Shauna’s still catching her breath beneath Jackie, her lips swollen, her eyes so dark. Jackie watches something swim behind them and then Shauna asks her breathily, “Am I getting better?”
Jackie had called it practice, hadn’t she? Are they both really still pretending that’s what this is?
“A little.”
Apparently.
Jackie flops onto her back and licks her own bottom lip like she might be able to taste Shauna on it. There’s nothing save for the notable absence of root beer chapstick, messily kissed away and consumed.
Jackie’s so turned on. She doesn’t know how not to be.
“Just a little?” Shauna asks, and there’s something in her tone… something pressing and maybe slightly annoyed, or whiny, or needy.
Jackie uses her wrist to wipe at her mouth and closes her eyes, trying to wait out the pounding between her thighs, willing it to just go away before she says or does something she shouldn’t.
“Yeah, a little,” she says, because if she gives her anything more than that, Shauna might know too much, and Jackie might also lose another excuse to keep doing this. She’s not ready to give up her security blanket; that word: practice. Not when she’s only got a hunch about how Shauna feels, a hopeful hypothesis based on weeks of observation and experimentation.
But later, once Shauna’s fallen asleep, Jackie looks at her in the dark, watches her breathe evenly beside her, lips still plump and kiss-swollen, and tests it out in her head again.
I love you.
It’s still so big, and yet it’s not big enough. She takes a breath and then ghosts her fingers over the softness of Shauna’s cheek, watching Shauna’s nose twitch cutely in her sleep. She readies herself to think the whole truth. (Though, even then, it won’t be the whole truth, the full encapsulation of everything she wants, because it will be even longer before she can be brave enough for that.)
But for now, she looks at Shauna and then she thinks, I’m in love with you.
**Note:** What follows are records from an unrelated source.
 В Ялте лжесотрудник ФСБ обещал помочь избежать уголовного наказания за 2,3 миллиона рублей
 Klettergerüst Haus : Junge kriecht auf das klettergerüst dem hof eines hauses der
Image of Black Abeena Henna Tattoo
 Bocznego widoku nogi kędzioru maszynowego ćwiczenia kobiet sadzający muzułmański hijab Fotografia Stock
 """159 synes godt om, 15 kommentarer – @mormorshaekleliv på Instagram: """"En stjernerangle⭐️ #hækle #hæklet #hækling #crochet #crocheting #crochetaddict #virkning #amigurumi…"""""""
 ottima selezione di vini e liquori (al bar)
It sounds so simple in her head. It can’t have possibly always been this simple.
I’m in love with you, she thinks again. I’m in love with Shauna Shipman. I’m in love with you. I’m in love with you.
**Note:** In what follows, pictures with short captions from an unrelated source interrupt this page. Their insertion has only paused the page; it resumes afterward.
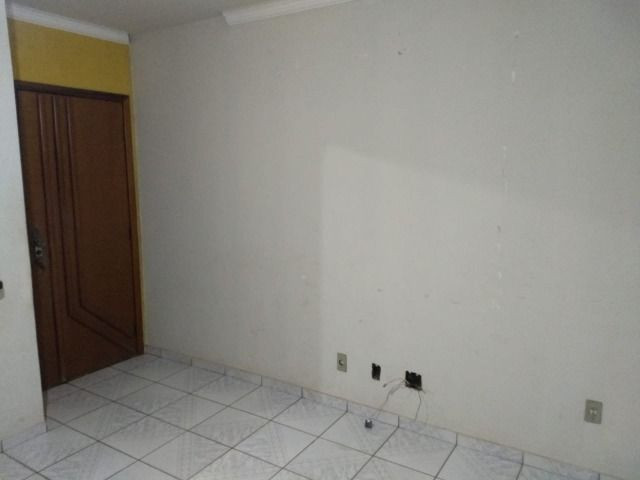 Alugo Apartamento Condomínio Jardim Aeroporto, Várzea Grande - Foto 2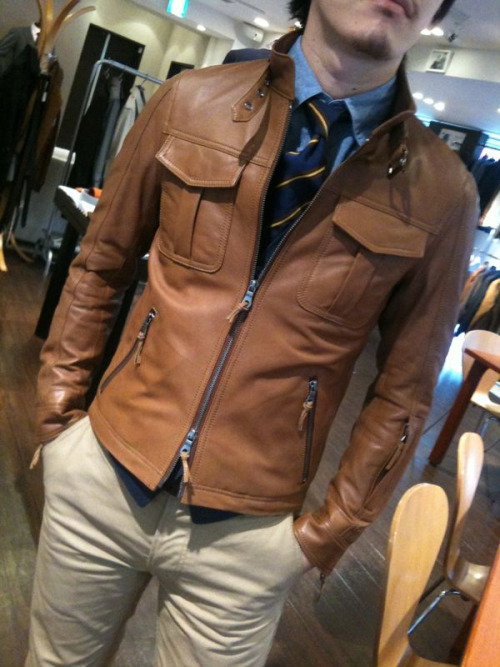 introducingmrbentley :     dig the dual zippers on the jacket     THIS JACKET IS AWESOME!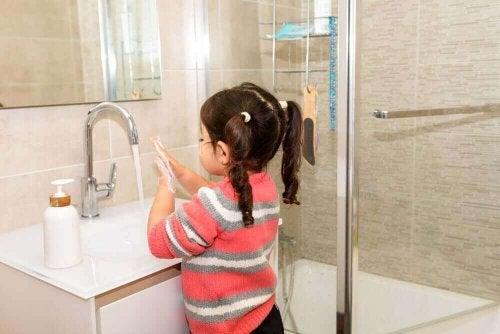 コロナウイルス:子どもへの危険性について知っておこう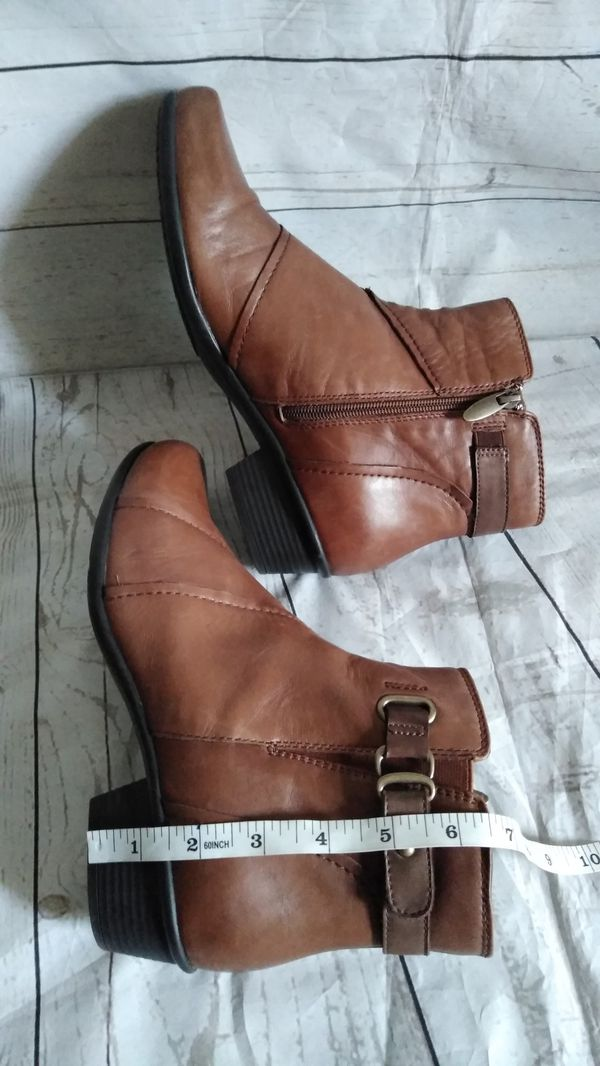 Beautiful Earth Boots , women's size 9 ( excellent condition )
“I’m in love with you,” she whispers aloud without meaning to, and then tenses up, staring hard at Shauna, waiting. But Shauna doesn’t stir, just nuzzles into Jackie’s hand and drools onto her pillow.
Jackie watches her carefully for another few seconds, just to make sure, and thinks of herself half on top of Shauna, how close they’d been pressed, how Shauna had gripped her waist like she’d never wanted to let her go, how she’d looked up at her and then sought her approval. She mouths the next part, voice barely at a whisper.
“I think maybe you might be in love with me, too.”